J’avais quitté Anna Gavalda après le film tiré de Je l’aimais. Trop violoneux, trop bien pensant, trop niais. Tout le battage associé, tout ce vent m’avait poussé loin de cet auteur.

J’avais aussi laissé passer la Consolante. Parce que le titre ne me plaisait pas. C’est laid ce mot « consolante ». Je choisis mes lectures comme d’autres jouent au tiercé. Je le sais.

L’Echappée Belle est sortie. Et je n’ai eu qu’une envie, me mêler aux retrouvailles de ces frères et soeurs faisant mariage buissonnier.

Bien m’en a pris. C’est beau. On y lit l’attachement d’une fratrie, ses liens uniques gagnés à force de cicatrices et de 400 coups qu’aucune belle-soeur ne pourrait arracher. On y lit la force  du sang et la compétition entre frères et soeurs. On y lit le passé et peut-être même l’avenir.

C’est si beau que j’en ai pleuré. J’ai pleuré sur cette famille nombreuse que je n’aurai jamais. Sur ce frère que j’aimerais embrasser là tout de suite. Sur ce livre que je n’écrirai sans doute pas. Et sur moi, juste parce que c’était beau de pleurer en lisant.

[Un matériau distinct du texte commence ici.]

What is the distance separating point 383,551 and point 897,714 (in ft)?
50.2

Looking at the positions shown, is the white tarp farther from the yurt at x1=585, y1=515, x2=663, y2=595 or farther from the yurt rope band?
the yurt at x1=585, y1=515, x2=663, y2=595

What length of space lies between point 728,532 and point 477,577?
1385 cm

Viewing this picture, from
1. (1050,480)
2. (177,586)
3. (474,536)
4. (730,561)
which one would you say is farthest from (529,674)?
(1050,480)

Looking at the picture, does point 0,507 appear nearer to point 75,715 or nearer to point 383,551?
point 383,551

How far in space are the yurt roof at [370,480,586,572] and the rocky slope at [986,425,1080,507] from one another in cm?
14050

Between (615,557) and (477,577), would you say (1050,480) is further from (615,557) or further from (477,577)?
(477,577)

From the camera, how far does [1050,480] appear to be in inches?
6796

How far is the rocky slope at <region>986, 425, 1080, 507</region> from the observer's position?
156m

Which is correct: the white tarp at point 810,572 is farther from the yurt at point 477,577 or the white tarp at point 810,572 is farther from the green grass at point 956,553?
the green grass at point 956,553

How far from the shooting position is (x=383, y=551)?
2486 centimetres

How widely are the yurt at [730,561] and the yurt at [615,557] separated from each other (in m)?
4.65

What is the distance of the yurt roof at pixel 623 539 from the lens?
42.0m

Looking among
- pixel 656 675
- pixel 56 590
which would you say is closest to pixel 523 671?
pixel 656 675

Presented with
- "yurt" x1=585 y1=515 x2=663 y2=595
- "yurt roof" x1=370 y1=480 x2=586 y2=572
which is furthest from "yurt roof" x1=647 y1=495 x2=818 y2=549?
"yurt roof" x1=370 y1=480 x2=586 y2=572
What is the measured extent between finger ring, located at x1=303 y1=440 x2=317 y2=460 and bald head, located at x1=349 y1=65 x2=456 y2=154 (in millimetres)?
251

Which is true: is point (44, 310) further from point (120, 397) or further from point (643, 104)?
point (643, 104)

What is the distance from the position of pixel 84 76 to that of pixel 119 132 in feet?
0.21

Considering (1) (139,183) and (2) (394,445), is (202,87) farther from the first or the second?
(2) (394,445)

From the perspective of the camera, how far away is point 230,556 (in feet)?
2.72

J’ai fait tout ça jusqu’à la page 113. Et puis ça c’est corsé. Anna Gavalda a invité l’improbable dans ses pages jusqu’à le tourner en ridicule : le château sans propriétaire, le neuneu bon à tout faire, le mariage populaire, la fête gitane, le chien errant adopté, la petite copine slave. « Où suis-je là ? » me disais-je « C’est le Grand-Meaulnes ? Je me suis tompé de livre ? » J’aurais pu pleurer devant un tel gâchis. J’ai juste refermé l’Echappée Belle, convaincue qu’Anna Gavalda devrait se remettre à la nouvelle. Et j’ai relu quelques pages du début, comme celle-ci :

On se rappelle […] que tout ça, cette apparente indifférence, cette discrétion, cette faiblesse aussi, c’est la faute de nos parents.
De leur faute, ou grâce à eux.
Parce que ce sont eux qui nous ont appris les livres et la musique. Ce sont eux qui nous ont parlé d’autre chose et qui nous ont forcés à voir autrement. Plus haut, plus loin. Mais ce sont eux aussi qui ont oublié de nous donner la confiance. Ils pensaient que ça viendrait tout seul. Que nous étions un peu doués pour la vie et que les compliments nous gâcheraient l’égo.
Raté.
Ca n’est jamais venu.
Et maintenant nous sommes là. Sublimes toquards. Silencieux face aux excités avec nos coups d’éclat manqués et notre vague envie de vomir.